The Lord Jesus Christ commanded His disciples to love one another as He had loved them. “By this shall all men know that ye are my disciples, if ye have love one to another,” He said (John 13:34-35). This applies to all who wish to call themselves a disciple of Christ. We are all to love our fellow men and women as the Lord loves them. One way we show our love for others is by serving them. In this way, as we listen to the direction of the Holy Ghost, we become instruments in the hands of God in providing for the temporal and spiritual wellbeing of those around us who stand in need. As spoken by Spencer W. Kimball, former President of the Church of Jesus Christ of Latter-day Saints, “God does notice us, and He watches over us. But it is usually through another person that He meets our needs. Therefore, it is vital that we serve each other in the kingdom” (Teachings of Presidents of the Church: Spencer W. Kimball (2006), pp. 79-88).
|"From Darkness to Light" by Simon Dewey|
Copyright © Simon Dewey (Courtesy of Altus Fine Art)

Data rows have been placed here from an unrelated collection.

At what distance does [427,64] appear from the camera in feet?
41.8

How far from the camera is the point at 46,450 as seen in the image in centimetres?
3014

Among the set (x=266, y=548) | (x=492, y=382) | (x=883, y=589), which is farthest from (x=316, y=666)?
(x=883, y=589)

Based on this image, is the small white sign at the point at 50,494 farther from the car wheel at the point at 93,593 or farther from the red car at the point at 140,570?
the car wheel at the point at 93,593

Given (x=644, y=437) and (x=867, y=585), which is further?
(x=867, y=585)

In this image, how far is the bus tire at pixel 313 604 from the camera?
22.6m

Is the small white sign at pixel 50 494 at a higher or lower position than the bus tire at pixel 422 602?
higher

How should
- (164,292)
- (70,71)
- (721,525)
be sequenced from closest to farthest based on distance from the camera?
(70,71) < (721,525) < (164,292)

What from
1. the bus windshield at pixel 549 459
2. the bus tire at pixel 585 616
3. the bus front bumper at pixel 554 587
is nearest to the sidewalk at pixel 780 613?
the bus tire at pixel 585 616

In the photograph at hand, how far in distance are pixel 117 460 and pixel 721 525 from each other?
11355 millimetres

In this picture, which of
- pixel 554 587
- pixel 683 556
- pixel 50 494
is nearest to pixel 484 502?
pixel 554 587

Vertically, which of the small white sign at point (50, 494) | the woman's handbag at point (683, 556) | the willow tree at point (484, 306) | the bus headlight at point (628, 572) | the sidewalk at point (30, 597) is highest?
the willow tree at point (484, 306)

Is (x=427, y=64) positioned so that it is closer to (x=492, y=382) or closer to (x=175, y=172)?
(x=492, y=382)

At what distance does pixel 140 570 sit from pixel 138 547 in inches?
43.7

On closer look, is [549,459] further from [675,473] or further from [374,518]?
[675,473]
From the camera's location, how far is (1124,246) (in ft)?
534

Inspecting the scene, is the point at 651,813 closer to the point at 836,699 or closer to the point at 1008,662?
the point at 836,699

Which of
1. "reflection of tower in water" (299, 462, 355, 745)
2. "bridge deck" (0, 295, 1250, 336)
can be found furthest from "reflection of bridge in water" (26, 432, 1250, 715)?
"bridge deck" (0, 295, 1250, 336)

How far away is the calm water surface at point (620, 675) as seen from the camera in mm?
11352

As a child of my Heavenly Father, I have been called to serve my God, my Savior, and my fellow men and women. As one hymn declares, I have been “chosen e’er to witness for His name,” with the duty that “far and wide His love [I will] proclaim” (Hymn 249—“Called to Serve”) I try my best to take that duty seriously, and I find great joy in serving others.

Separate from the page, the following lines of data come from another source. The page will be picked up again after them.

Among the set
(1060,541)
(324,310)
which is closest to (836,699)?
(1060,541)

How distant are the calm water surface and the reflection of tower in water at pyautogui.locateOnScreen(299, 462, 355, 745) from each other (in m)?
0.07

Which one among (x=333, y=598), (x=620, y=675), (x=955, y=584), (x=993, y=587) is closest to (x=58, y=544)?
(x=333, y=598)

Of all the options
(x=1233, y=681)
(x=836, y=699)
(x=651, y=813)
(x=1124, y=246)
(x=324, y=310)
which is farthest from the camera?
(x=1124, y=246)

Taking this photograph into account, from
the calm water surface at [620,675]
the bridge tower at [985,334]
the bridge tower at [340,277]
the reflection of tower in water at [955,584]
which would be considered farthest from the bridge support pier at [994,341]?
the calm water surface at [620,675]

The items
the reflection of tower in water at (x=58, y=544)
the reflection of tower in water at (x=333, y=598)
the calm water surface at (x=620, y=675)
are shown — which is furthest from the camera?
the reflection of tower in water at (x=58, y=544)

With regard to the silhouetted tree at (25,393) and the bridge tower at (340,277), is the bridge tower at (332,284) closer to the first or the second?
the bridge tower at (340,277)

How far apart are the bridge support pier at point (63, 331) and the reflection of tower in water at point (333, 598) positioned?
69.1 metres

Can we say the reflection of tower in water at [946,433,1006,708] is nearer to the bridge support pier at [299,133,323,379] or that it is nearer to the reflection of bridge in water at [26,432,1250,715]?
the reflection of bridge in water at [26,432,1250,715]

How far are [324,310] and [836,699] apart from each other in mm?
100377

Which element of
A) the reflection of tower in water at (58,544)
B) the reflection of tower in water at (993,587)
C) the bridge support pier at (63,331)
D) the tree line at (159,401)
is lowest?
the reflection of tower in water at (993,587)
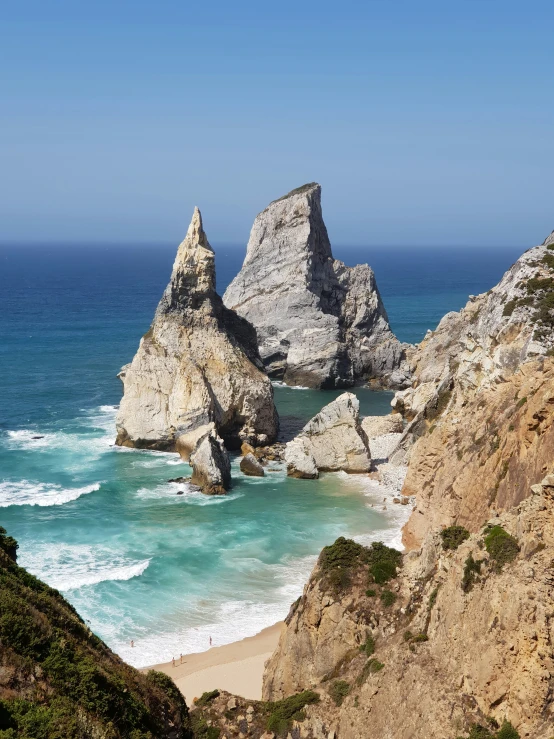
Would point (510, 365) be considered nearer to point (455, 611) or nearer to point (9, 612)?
point (455, 611)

I think to some extent I will always struggle a little with feeling satisfied that what I do for others is enough. But I take reassurance in knowing that true charity is the quality that will make me most like my Savior, Jesus Christ, and prepare me to live in His presence (Moroni 7:47-48). What I’ve learned about charity recently can largely be taken from a portion of the Apostle Paul’s epistle to the Corinthians (see 1 Corinthians 13:4-10).
When I feel discouraged, thinking that I want to stop serving others and giving of myself, especially to those who remain silent, I will remember that charity suffereth long.
When I feel inclined to be upset with someone who does not acknowledge my service in their behalf, I will remember that charity is kind.
When I want to be jealous of the seemingly-greater gifts given by others, I will remember that charity envieth not.
When I feel I want to boast in the service I give to others, I will remember that charity vaunteth not itself, and is not puffed up.
When I next feel tempted to break anonymity with the gifts I give, I will trust the Lord and remember that charity does not behave itself unseemly.
When I feel the desire to give to one but not to another, I will remember that charity seeketh not her own.
When I feel angry or upset because someone seems less than grateful, I will remember that charity is not easily provoked.
“Wherefore, be faithful; stand in the office which I have
appointed unto you; succor the weak, lift up the hands which
When I am tempted to believe that I am not doing any good by serving others, I will remember the blessings of the Lord, knowing that charity rejoiceth not in iniquity, but rejoiceth in truth.
When personally I struggle to render thoughtful service to others as I myself am facing my own challenges, I will remember (if not just for my own sake) that charity beareth all things, believeth all things, hopeth all things, and endureth all things, as I strive to invite the light of Christ into my life and the lives of others.
Finally, when doubt creeps in, and the adversary attempts to convince me that I have failed in my efforts to serve others in love, I will listen for the whisperings of the Spirit, Who softly tells me that charity never faileth (see 1 Corinthians 13:4-10).
For I know that “charity is the pure love of Christ … which [God] hath bestowed upon all who are true followers of his Son, Jesus Christ … and it endureth forever” (Moroni 7:47-48).